Given up for adoption

Relates to:
Date: 2013-06-07

Tevita Vuibau
June 07, 2013

THE birth of a child is one of the most profound experiences for mothers and fathers.

But the truth of the matter is that sometimes parents are just not ready to look after their own children.

And there are a number of factors that could lead to a mother giving up her child.

Inability to cope financially with the demands of a newborn, unplanned pregnancies and teen pregnancies are chief among these.

The latest cases of mothers abandoning their babies took place at the country's largest hospital — CWMH — where three mothers gave up their babies for adoption at the hospital.

The babies were given up after the mothers made prior arrangements with the hospital to take custody of their infants.

And this news came as a shock to many.

But as hospital head of gynaecology Dr James Fong explained, 24 babies are given up for adoption at CWMH alone each year, which means the problem is not new.

Dr Fong explained that looking after babies put a strain on hospital finances with the babies ending up having to be cared for by nurses.

But speaking to The Fiji Times on Tuesday, Ministry of Social Welfare permanent secretary Dr Josefa Koroivueta said this did not have to be the case.

He explained the ministry had well defined procedures in place for the adoption of babies at the nine registered homes for children.

"The placement of the children is facilitated depending on the availability of space in residential homes and foster parents," Dr Koroivueta said.

"The ministry works in alignment to the existing Juveniles Act under the State, there are nine registered homes. These are Boys Centre, Dilkusha Home, St Christopher's, Mahaffy Girls, Treasure Home, Veilomani Boys, Lomani Au Children's Home, St Meena's Home and Homes of Hope."

He also warned against those trying to adopt children through means other than those stated under the law saying that those acts were a violation of children's rights.

"The utilisation of marketing deploys through social networks and informal networks for child adoption is a clear breach of the child rights.

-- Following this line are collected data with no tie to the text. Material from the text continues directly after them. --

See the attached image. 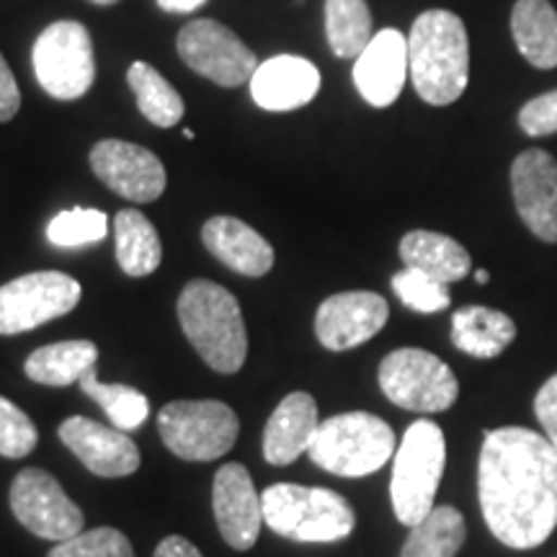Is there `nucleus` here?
Instances as JSON below:
<instances>
[{
  "label": "nucleus",
  "instance_id": "22",
  "mask_svg": "<svg viewBox=\"0 0 557 557\" xmlns=\"http://www.w3.org/2000/svg\"><path fill=\"white\" fill-rule=\"evenodd\" d=\"M517 338V323L506 312L468 305L451 315V344L475 359H496Z\"/></svg>",
  "mask_w": 557,
  "mask_h": 557
},
{
  "label": "nucleus",
  "instance_id": "34",
  "mask_svg": "<svg viewBox=\"0 0 557 557\" xmlns=\"http://www.w3.org/2000/svg\"><path fill=\"white\" fill-rule=\"evenodd\" d=\"M39 442V431L16 403L0 395V457L21 459L32 455Z\"/></svg>",
  "mask_w": 557,
  "mask_h": 557
},
{
  "label": "nucleus",
  "instance_id": "12",
  "mask_svg": "<svg viewBox=\"0 0 557 557\" xmlns=\"http://www.w3.org/2000/svg\"><path fill=\"white\" fill-rule=\"evenodd\" d=\"M176 47L181 60L194 73L205 75V78L225 88H238L243 83H250L259 70V58L243 45L238 34L212 18H197L186 24L178 34Z\"/></svg>",
  "mask_w": 557,
  "mask_h": 557
},
{
  "label": "nucleus",
  "instance_id": "35",
  "mask_svg": "<svg viewBox=\"0 0 557 557\" xmlns=\"http://www.w3.org/2000/svg\"><path fill=\"white\" fill-rule=\"evenodd\" d=\"M519 127L529 137H545L557 132V90L534 96L519 111Z\"/></svg>",
  "mask_w": 557,
  "mask_h": 557
},
{
  "label": "nucleus",
  "instance_id": "29",
  "mask_svg": "<svg viewBox=\"0 0 557 557\" xmlns=\"http://www.w3.org/2000/svg\"><path fill=\"white\" fill-rule=\"evenodd\" d=\"M325 37L338 60H357L374 37L367 0H325Z\"/></svg>",
  "mask_w": 557,
  "mask_h": 557
},
{
  "label": "nucleus",
  "instance_id": "2",
  "mask_svg": "<svg viewBox=\"0 0 557 557\" xmlns=\"http://www.w3.org/2000/svg\"><path fill=\"white\" fill-rule=\"evenodd\" d=\"M408 67L416 94L431 107H449L470 81V41L462 18L431 9L408 34Z\"/></svg>",
  "mask_w": 557,
  "mask_h": 557
},
{
  "label": "nucleus",
  "instance_id": "36",
  "mask_svg": "<svg viewBox=\"0 0 557 557\" xmlns=\"http://www.w3.org/2000/svg\"><path fill=\"white\" fill-rule=\"evenodd\" d=\"M534 413H537L540 426L545 429L547 442L557 451V374L540 387L537 398H534Z\"/></svg>",
  "mask_w": 557,
  "mask_h": 557
},
{
  "label": "nucleus",
  "instance_id": "39",
  "mask_svg": "<svg viewBox=\"0 0 557 557\" xmlns=\"http://www.w3.org/2000/svg\"><path fill=\"white\" fill-rule=\"evenodd\" d=\"M205 3L207 0H158V5L165 13H194Z\"/></svg>",
  "mask_w": 557,
  "mask_h": 557
},
{
  "label": "nucleus",
  "instance_id": "24",
  "mask_svg": "<svg viewBox=\"0 0 557 557\" xmlns=\"http://www.w3.org/2000/svg\"><path fill=\"white\" fill-rule=\"evenodd\" d=\"M99 361V348L94 341H60L41 346L29 354L24 372L37 385L67 387L81 382Z\"/></svg>",
  "mask_w": 557,
  "mask_h": 557
},
{
  "label": "nucleus",
  "instance_id": "7",
  "mask_svg": "<svg viewBox=\"0 0 557 557\" xmlns=\"http://www.w3.org/2000/svg\"><path fill=\"white\" fill-rule=\"evenodd\" d=\"M158 434L178 459L212 462L235 447L240 421L222 400H176L158 413Z\"/></svg>",
  "mask_w": 557,
  "mask_h": 557
},
{
  "label": "nucleus",
  "instance_id": "30",
  "mask_svg": "<svg viewBox=\"0 0 557 557\" xmlns=\"http://www.w3.org/2000/svg\"><path fill=\"white\" fill-rule=\"evenodd\" d=\"M78 385L90 400L99 403L109 421L114 423V429L120 431H135L143 426L150 413V400L139 389L129 385H107L96 377V369H90Z\"/></svg>",
  "mask_w": 557,
  "mask_h": 557
},
{
  "label": "nucleus",
  "instance_id": "8",
  "mask_svg": "<svg viewBox=\"0 0 557 557\" xmlns=\"http://www.w3.org/2000/svg\"><path fill=\"white\" fill-rule=\"evenodd\" d=\"M380 387L389 403L416 413H442L457 403L455 372L423 348H395L380 364Z\"/></svg>",
  "mask_w": 557,
  "mask_h": 557
},
{
  "label": "nucleus",
  "instance_id": "41",
  "mask_svg": "<svg viewBox=\"0 0 557 557\" xmlns=\"http://www.w3.org/2000/svg\"><path fill=\"white\" fill-rule=\"evenodd\" d=\"M90 3H96V5H114V3H120V0H90Z\"/></svg>",
  "mask_w": 557,
  "mask_h": 557
},
{
  "label": "nucleus",
  "instance_id": "9",
  "mask_svg": "<svg viewBox=\"0 0 557 557\" xmlns=\"http://www.w3.org/2000/svg\"><path fill=\"white\" fill-rule=\"evenodd\" d=\"M34 75L39 86L58 101L86 96L96 78V60L90 34L78 21H58L34 41Z\"/></svg>",
  "mask_w": 557,
  "mask_h": 557
},
{
  "label": "nucleus",
  "instance_id": "25",
  "mask_svg": "<svg viewBox=\"0 0 557 557\" xmlns=\"http://www.w3.org/2000/svg\"><path fill=\"white\" fill-rule=\"evenodd\" d=\"M511 34L529 65L557 67V11L549 0H519L511 11Z\"/></svg>",
  "mask_w": 557,
  "mask_h": 557
},
{
  "label": "nucleus",
  "instance_id": "21",
  "mask_svg": "<svg viewBox=\"0 0 557 557\" xmlns=\"http://www.w3.org/2000/svg\"><path fill=\"white\" fill-rule=\"evenodd\" d=\"M201 240L214 259L243 276H267L274 267L271 243L238 218L220 214V218L207 220L201 227Z\"/></svg>",
  "mask_w": 557,
  "mask_h": 557
},
{
  "label": "nucleus",
  "instance_id": "3",
  "mask_svg": "<svg viewBox=\"0 0 557 557\" xmlns=\"http://www.w3.org/2000/svg\"><path fill=\"white\" fill-rule=\"evenodd\" d=\"M178 320L194 351L220 374L240 372L248 357V333L240 302L225 287L194 278L178 297Z\"/></svg>",
  "mask_w": 557,
  "mask_h": 557
},
{
  "label": "nucleus",
  "instance_id": "11",
  "mask_svg": "<svg viewBox=\"0 0 557 557\" xmlns=\"http://www.w3.org/2000/svg\"><path fill=\"white\" fill-rule=\"evenodd\" d=\"M11 511L18 524L29 529L34 537L65 542L83 532L86 517L81 506L62 491V485L47 470L26 468L13 478Z\"/></svg>",
  "mask_w": 557,
  "mask_h": 557
},
{
  "label": "nucleus",
  "instance_id": "13",
  "mask_svg": "<svg viewBox=\"0 0 557 557\" xmlns=\"http://www.w3.org/2000/svg\"><path fill=\"white\" fill-rule=\"evenodd\" d=\"M90 169L111 191L135 205H148L165 191L163 163L143 145L101 139L90 150Z\"/></svg>",
  "mask_w": 557,
  "mask_h": 557
},
{
  "label": "nucleus",
  "instance_id": "6",
  "mask_svg": "<svg viewBox=\"0 0 557 557\" xmlns=\"http://www.w3.org/2000/svg\"><path fill=\"white\" fill-rule=\"evenodd\" d=\"M447 465L444 431L429 418L410 423L395 451L389 498L400 524L416 527L434 508V498Z\"/></svg>",
  "mask_w": 557,
  "mask_h": 557
},
{
  "label": "nucleus",
  "instance_id": "20",
  "mask_svg": "<svg viewBox=\"0 0 557 557\" xmlns=\"http://www.w3.org/2000/svg\"><path fill=\"white\" fill-rule=\"evenodd\" d=\"M318 403L308 393H289L271 413L263 431V457L269 465H292L308 455L318 434Z\"/></svg>",
  "mask_w": 557,
  "mask_h": 557
},
{
  "label": "nucleus",
  "instance_id": "42",
  "mask_svg": "<svg viewBox=\"0 0 557 557\" xmlns=\"http://www.w3.org/2000/svg\"><path fill=\"white\" fill-rule=\"evenodd\" d=\"M295 3H305V0H295Z\"/></svg>",
  "mask_w": 557,
  "mask_h": 557
},
{
  "label": "nucleus",
  "instance_id": "15",
  "mask_svg": "<svg viewBox=\"0 0 557 557\" xmlns=\"http://www.w3.org/2000/svg\"><path fill=\"white\" fill-rule=\"evenodd\" d=\"M389 308L377 292H341L325 299L315 315V336L329 351H348L385 329Z\"/></svg>",
  "mask_w": 557,
  "mask_h": 557
},
{
  "label": "nucleus",
  "instance_id": "37",
  "mask_svg": "<svg viewBox=\"0 0 557 557\" xmlns=\"http://www.w3.org/2000/svg\"><path fill=\"white\" fill-rule=\"evenodd\" d=\"M21 109V90L13 78L9 62L0 54V124L11 122Z\"/></svg>",
  "mask_w": 557,
  "mask_h": 557
},
{
  "label": "nucleus",
  "instance_id": "23",
  "mask_svg": "<svg viewBox=\"0 0 557 557\" xmlns=\"http://www.w3.org/2000/svg\"><path fill=\"white\" fill-rule=\"evenodd\" d=\"M400 259L408 269L423 271L442 284L462 282L472 271L468 250L449 235L431 230H410L400 240Z\"/></svg>",
  "mask_w": 557,
  "mask_h": 557
},
{
  "label": "nucleus",
  "instance_id": "38",
  "mask_svg": "<svg viewBox=\"0 0 557 557\" xmlns=\"http://www.w3.org/2000/svg\"><path fill=\"white\" fill-rule=\"evenodd\" d=\"M152 557H205L199 553L197 547L191 545L186 537H178V534H171V537H165L160 542L156 555Z\"/></svg>",
  "mask_w": 557,
  "mask_h": 557
},
{
  "label": "nucleus",
  "instance_id": "1",
  "mask_svg": "<svg viewBox=\"0 0 557 557\" xmlns=\"http://www.w3.org/2000/svg\"><path fill=\"white\" fill-rule=\"evenodd\" d=\"M483 519L500 545L534 549L557 529V451L524 426L485 431L478 462Z\"/></svg>",
  "mask_w": 557,
  "mask_h": 557
},
{
  "label": "nucleus",
  "instance_id": "33",
  "mask_svg": "<svg viewBox=\"0 0 557 557\" xmlns=\"http://www.w3.org/2000/svg\"><path fill=\"white\" fill-rule=\"evenodd\" d=\"M47 557H135V549L120 529L99 527L58 542Z\"/></svg>",
  "mask_w": 557,
  "mask_h": 557
},
{
  "label": "nucleus",
  "instance_id": "40",
  "mask_svg": "<svg viewBox=\"0 0 557 557\" xmlns=\"http://www.w3.org/2000/svg\"><path fill=\"white\" fill-rule=\"evenodd\" d=\"M487 278H491V274H487L485 269H478V271H475V282H478V284H487Z\"/></svg>",
  "mask_w": 557,
  "mask_h": 557
},
{
  "label": "nucleus",
  "instance_id": "4",
  "mask_svg": "<svg viewBox=\"0 0 557 557\" xmlns=\"http://www.w3.org/2000/svg\"><path fill=\"white\" fill-rule=\"evenodd\" d=\"M261 500L263 524L295 542H338L357 527L351 504L329 487L278 483L267 487Z\"/></svg>",
  "mask_w": 557,
  "mask_h": 557
},
{
  "label": "nucleus",
  "instance_id": "31",
  "mask_svg": "<svg viewBox=\"0 0 557 557\" xmlns=\"http://www.w3.org/2000/svg\"><path fill=\"white\" fill-rule=\"evenodd\" d=\"M109 233V218L101 209L75 207L54 214V220L47 225V238L58 248H81L99 243Z\"/></svg>",
  "mask_w": 557,
  "mask_h": 557
},
{
  "label": "nucleus",
  "instance_id": "27",
  "mask_svg": "<svg viewBox=\"0 0 557 557\" xmlns=\"http://www.w3.org/2000/svg\"><path fill=\"white\" fill-rule=\"evenodd\" d=\"M468 540L465 517L455 506H434L431 511L410 527L400 557H457Z\"/></svg>",
  "mask_w": 557,
  "mask_h": 557
},
{
  "label": "nucleus",
  "instance_id": "18",
  "mask_svg": "<svg viewBox=\"0 0 557 557\" xmlns=\"http://www.w3.org/2000/svg\"><path fill=\"white\" fill-rule=\"evenodd\" d=\"M408 73V37L398 29H382L357 58L354 83L369 107L385 109L398 101Z\"/></svg>",
  "mask_w": 557,
  "mask_h": 557
},
{
  "label": "nucleus",
  "instance_id": "5",
  "mask_svg": "<svg viewBox=\"0 0 557 557\" xmlns=\"http://www.w3.org/2000/svg\"><path fill=\"white\" fill-rule=\"evenodd\" d=\"M308 455L331 475L364 478L395 457V431L364 410L338 413L320 423Z\"/></svg>",
  "mask_w": 557,
  "mask_h": 557
},
{
  "label": "nucleus",
  "instance_id": "19",
  "mask_svg": "<svg viewBox=\"0 0 557 557\" xmlns=\"http://www.w3.org/2000/svg\"><path fill=\"white\" fill-rule=\"evenodd\" d=\"M318 90V67L297 54H276V58L261 62L250 78V96L267 111H295L308 107Z\"/></svg>",
  "mask_w": 557,
  "mask_h": 557
},
{
  "label": "nucleus",
  "instance_id": "16",
  "mask_svg": "<svg viewBox=\"0 0 557 557\" xmlns=\"http://www.w3.org/2000/svg\"><path fill=\"white\" fill-rule=\"evenodd\" d=\"M511 191L529 233L557 243V160L540 148L521 152L511 165Z\"/></svg>",
  "mask_w": 557,
  "mask_h": 557
},
{
  "label": "nucleus",
  "instance_id": "17",
  "mask_svg": "<svg viewBox=\"0 0 557 557\" xmlns=\"http://www.w3.org/2000/svg\"><path fill=\"white\" fill-rule=\"evenodd\" d=\"M62 444L99 478H127L139 468V449L127 431L109 429L90 418L73 416L60 423Z\"/></svg>",
  "mask_w": 557,
  "mask_h": 557
},
{
  "label": "nucleus",
  "instance_id": "26",
  "mask_svg": "<svg viewBox=\"0 0 557 557\" xmlns=\"http://www.w3.org/2000/svg\"><path fill=\"white\" fill-rule=\"evenodd\" d=\"M116 261L127 276H150L163 261L158 230L139 209H122L114 220Z\"/></svg>",
  "mask_w": 557,
  "mask_h": 557
},
{
  "label": "nucleus",
  "instance_id": "28",
  "mask_svg": "<svg viewBox=\"0 0 557 557\" xmlns=\"http://www.w3.org/2000/svg\"><path fill=\"white\" fill-rule=\"evenodd\" d=\"M127 83L137 99V109L156 127L171 129L184 120L186 109L181 94L148 62H132L127 70Z\"/></svg>",
  "mask_w": 557,
  "mask_h": 557
},
{
  "label": "nucleus",
  "instance_id": "32",
  "mask_svg": "<svg viewBox=\"0 0 557 557\" xmlns=\"http://www.w3.org/2000/svg\"><path fill=\"white\" fill-rule=\"evenodd\" d=\"M449 284L436 282L434 276L423 274L416 269H403L393 276V292L406 308L431 315V312H442L451 305Z\"/></svg>",
  "mask_w": 557,
  "mask_h": 557
},
{
  "label": "nucleus",
  "instance_id": "14",
  "mask_svg": "<svg viewBox=\"0 0 557 557\" xmlns=\"http://www.w3.org/2000/svg\"><path fill=\"white\" fill-rule=\"evenodd\" d=\"M212 508L222 540L246 553L259 542L263 521V500L256 491L246 465H222L212 483Z\"/></svg>",
  "mask_w": 557,
  "mask_h": 557
},
{
  "label": "nucleus",
  "instance_id": "10",
  "mask_svg": "<svg viewBox=\"0 0 557 557\" xmlns=\"http://www.w3.org/2000/svg\"><path fill=\"white\" fill-rule=\"evenodd\" d=\"M81 284L62 271H34L0 287V336L39 329L78 308Z\"/></svg>",
  "mask_w": 557,
  "mask_h": 557
}]
</instances>
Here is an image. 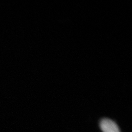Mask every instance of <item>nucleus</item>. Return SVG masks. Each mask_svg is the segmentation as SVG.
Segmentation results:
<instances>
[{"instance_id":"1","label":"nucleus","mask_w":132,"mask_h":132,"mask_svg":"<svg viewBox=\"0 0 132 132\" xmlns=\"http://www.w3.org/2000/svg\"><path fill=\"white\" fill-rule=\"evenodd\" d=\"M100 127L103 132H120L117 123L108 118H104L101 120Z\"/></svg>"}]
</instances>
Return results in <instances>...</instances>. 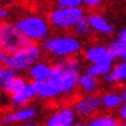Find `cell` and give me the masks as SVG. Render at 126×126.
Returning <instances> with one entry per match:
<instances>
[{
  "mask_svg": "<svg viewBox=\"0 0 126 126\" xmlns=\"http://www.w3.org/2000/svg\"><path fill=\"white\" fill-rule=\"evenodd\" d=\"M81 73L80 60L77 58H67L53 63L49 79H53L58 83L63 95H72L79 90V76Z\"/></svg>",
  "mask_w": 126,
  "mask_h": 126,
  "instance_id": "cell-1",
  "label": "cell"
},
{
  "mask_svg": "<svg viewBox=\"0 0 126 126\" xmlns=\"http://www.w3.org/2000/svg\"><path fill=\"white\" fill-rule=\"evenodd\" d=\"M83 45L77 36L73 35H56L49 36L44 41V50L59 60L67 58H74L81 50Z\"/></svg>",
  "mask_w": 126,
  "mask_h": 126,
  "instance_id": "cell-2",
  "label": "cell"
},
{
  "mask_svg": "<svg viewBox=\"0 0 126 126\" xmlns=\"http://www.w3.org/2000/svg\"><path fill=\"white\" fill-rule=\"evenodd\" d=\"M16 25L23 32V35L32 44H35L38 41H45L49 38L48 35H49L50 24L45 17L35 16V14L24 16L16 21Z\"/></svg>",
  "mask_w": 126,
  "mask_h": 126,
  "instance_id": "cell-3",
  "label": "cell"
},
{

"The wellbeing of the child is paramount and leaking of information or taking pictures of abandoned children without proper consent of the Ministry of Social Welfare is a serious breach of confidentiality and violation of children's rights," he said.

He explained that the ministry administered the Care and Protection (C&P) from the allocated budget of $5.9million to families/guardians supporting children other than their own, or for parents facing financial difficulties in maintaining the basic care for their children and to residential homes that provided care for children who are placed under the care of the Director of Social Welfare as provided in the Juvenile Act.

The recent news as well that 400 teen mothers gave birth at Lautoka Hospital each year would also have raised a few eyebrows.

According to figures quoted by Viseisei Sai Health Centre director Dr Swaran Naidu, teen pregnancies in Fiji were unacceptably high at 10 per cent of all deliveries.

The Ministry of Social Welfare acknowledged this problem saying that it had signed an MOU with Homes of Hope to facilitate the adequate care and support to teenage mothers.

Education permanent secretary Brij Lal says the ministry has the Family Life Education (FLE) which is taught in schools.